Le tribunal a estimé que les trois plaignants avaient suffisamment étayé leurs allégations de « négligence d'Apple » dans le contexte des AirTags. L'entreprise affirme qu'elle ne devrait pas être tenue pour responsable de la mauvaise utilisation du produit.


Apple a perdu la possibilité de rejeter un procès alléguant que les appareils AirTag de l'entreprise aident les prédateurs à suivre leurs victimes.

Le juge de district américain Vince Chhabria à San Francisco a statué vendredi que les trois plaignants dans le recours collectif avaient suffisamment étayé leurs allégations de négligence et de responsabilité du fait des produits. Dans le même temps, d’autres poursuites ont eu lieu, mais le juge les a rejetées.

Pour clarifier, les quelque trois douzaines d'hommes et de femmes qui ont déposé la plainte ont affirmé qu'Apple avait été averti des risques liés aux AirTags et ont fait valoir que l'entreprise pourrait être « légalement responsable en vertu de la loi californienne lorsque des dispositifs de suivi sont utilisés pour se livrer à une mauvaise conduite ».

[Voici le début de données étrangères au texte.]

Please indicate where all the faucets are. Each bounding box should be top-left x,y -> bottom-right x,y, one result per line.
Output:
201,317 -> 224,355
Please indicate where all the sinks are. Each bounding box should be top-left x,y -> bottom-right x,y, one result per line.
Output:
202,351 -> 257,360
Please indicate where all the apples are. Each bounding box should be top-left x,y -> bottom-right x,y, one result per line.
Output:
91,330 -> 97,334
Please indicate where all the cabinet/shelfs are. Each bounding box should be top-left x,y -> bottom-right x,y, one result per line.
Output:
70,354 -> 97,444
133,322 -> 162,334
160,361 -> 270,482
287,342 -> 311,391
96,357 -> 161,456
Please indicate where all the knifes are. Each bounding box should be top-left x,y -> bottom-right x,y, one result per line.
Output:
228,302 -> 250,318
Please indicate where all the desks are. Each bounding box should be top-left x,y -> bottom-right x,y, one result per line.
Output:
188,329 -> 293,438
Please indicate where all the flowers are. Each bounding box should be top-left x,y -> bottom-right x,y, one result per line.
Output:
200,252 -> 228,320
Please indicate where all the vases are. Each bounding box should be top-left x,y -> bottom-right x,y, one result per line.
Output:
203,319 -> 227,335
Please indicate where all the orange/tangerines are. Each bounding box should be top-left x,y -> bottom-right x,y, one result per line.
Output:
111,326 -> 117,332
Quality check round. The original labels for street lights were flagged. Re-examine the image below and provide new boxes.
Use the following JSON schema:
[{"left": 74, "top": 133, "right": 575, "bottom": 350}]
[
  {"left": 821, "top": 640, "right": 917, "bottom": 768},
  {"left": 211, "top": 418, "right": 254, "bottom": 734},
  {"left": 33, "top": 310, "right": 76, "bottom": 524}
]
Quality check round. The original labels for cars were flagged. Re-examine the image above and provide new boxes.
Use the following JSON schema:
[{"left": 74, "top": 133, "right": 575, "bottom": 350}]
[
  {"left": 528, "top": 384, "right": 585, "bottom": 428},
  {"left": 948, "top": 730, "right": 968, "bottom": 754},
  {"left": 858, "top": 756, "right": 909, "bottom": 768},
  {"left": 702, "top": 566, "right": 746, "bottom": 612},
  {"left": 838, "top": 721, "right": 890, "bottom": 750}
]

Dans les trois plaintes acceptées par le juge, les plaignants allèguent que, pendant qu'ils étaient harcelés, les problèmes « avec les fonctions de sécurité d'AirTag étaient importants et que ces défauts de sécurité étaient à l'origine des problèmes ».

Apple fait valoir ses arguments

Apple a fait valoir qu'elle avait conçu l'AirTag avec des mesures de sécurité « à la pointe du secteur » et qu'elle ne devrait pas être tenue responsable en cas d'utilisation inappropriée du produit.

« Apple a peut-être finalement raison de dire que la loi californienne ne l'obligeait pas à faire de grands efforts pour réduire la capacité des poursuivants à utiliser avec succès les AirTags, mais cette décision ne peut pas être prise à ce stade précoce », a écrit le juge, permettant aux trois plaignants de poursuivre leurs réclamations.

Apple a été accusé dans cette affaire de commercialiser AirTag malgré les avertissements de groupes de défense et d'autres selon lesquels le produit serait ciblé à des fins de surveillance. « Au prix de seulement 29 dollars, il est devenu l'outil de prédilection des harceleurs et des tortionnaires », indique la plainte.

Apple a développé une fonctionnalité qui avertit les utilisateurs lorsqu'AirTag peut les suivre, mais cette mesure de sécurité et d'autres ne sont pas suffisantes.

Carrelage Inc. fait face à des allégations similaires selon lesquelles ses dispositifs de suivi connectés par Bluetooth ne disposent pas de protections anti-harcèlement suffisantes.